Food inflation in China is extremely high, said Shaun Rein, founder of China Market Research.
Pegged in at 10.5% for January 2012, food inflation is expected to settle to around 4% over the next few months, but measures are required to lower this, Rein told FoodNavigator-Asia.
Overall inflation in the country is decreasing, he said, adding that it is just the food sector that is experiencing rising prices.
The increases have been informed by government crackdowns aimed at ensuring food safety and quality - with subsequent company closures and pressure to fulfill production standards proving costly for local manufacturers, said Rein.
The costs are then being reflected in end product prices, added the analyst.
In 2011, around 2,000 arrests were made and about 4,000 companies closed in the regulatory offensive, with half of China’s dairies closed.
“When 50% of dairies were shut last year, this caused a spike in the price of dairy products in China as there were fewer companies producing,” he noted.
Consumers are also wealthier and willing to spend more money on food and beverages that are better quality and safer, he said, and the market is playing into this and hiking prices.
China’s government has tried to offset this price inflation by increasing minimum wages, Rein said, which to an extent has worked as wages are rising faster than food prices.
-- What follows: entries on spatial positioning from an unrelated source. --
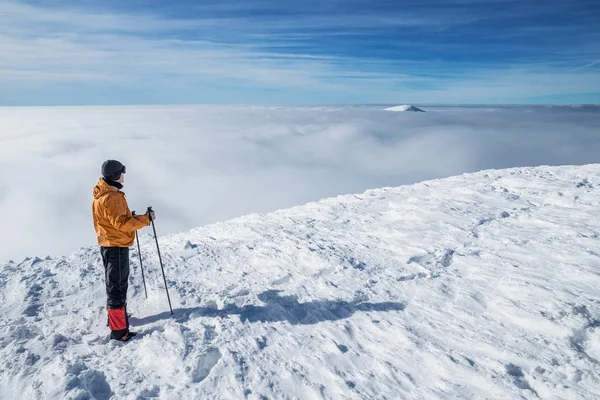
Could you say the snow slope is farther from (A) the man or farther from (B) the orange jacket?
(B) the orange jacket

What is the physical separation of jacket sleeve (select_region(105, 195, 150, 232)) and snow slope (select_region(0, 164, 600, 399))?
4.35 feet

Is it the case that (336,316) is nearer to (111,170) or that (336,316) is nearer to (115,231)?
(115,231)

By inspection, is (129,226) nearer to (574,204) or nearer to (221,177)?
(574,204)

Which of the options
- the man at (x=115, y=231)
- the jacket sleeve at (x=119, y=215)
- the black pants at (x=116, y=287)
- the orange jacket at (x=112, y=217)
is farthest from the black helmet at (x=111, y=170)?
the black pants at (x=116, y=287)

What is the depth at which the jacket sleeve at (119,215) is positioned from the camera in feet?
12.7

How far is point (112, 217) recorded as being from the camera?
3.87 metres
However, more needs to be done, he noted.
“Food inflation is a government concern – they go know that it is an issue that needs to be addressed, but it will require a fine balance to stabilize it,” he continued.
“Take Vietnam for example, inflation has been rising by 20% each year for the past few and this is just unsustainable. China shouldn’t go that way,” Rein said.
Chinese consumption and spending trends will begin to impact global markets, said Rein.
He cited the fact that China is importing more pork and other food products from the US and forcing farmers to adapt products to suit Chinese consumer preferences.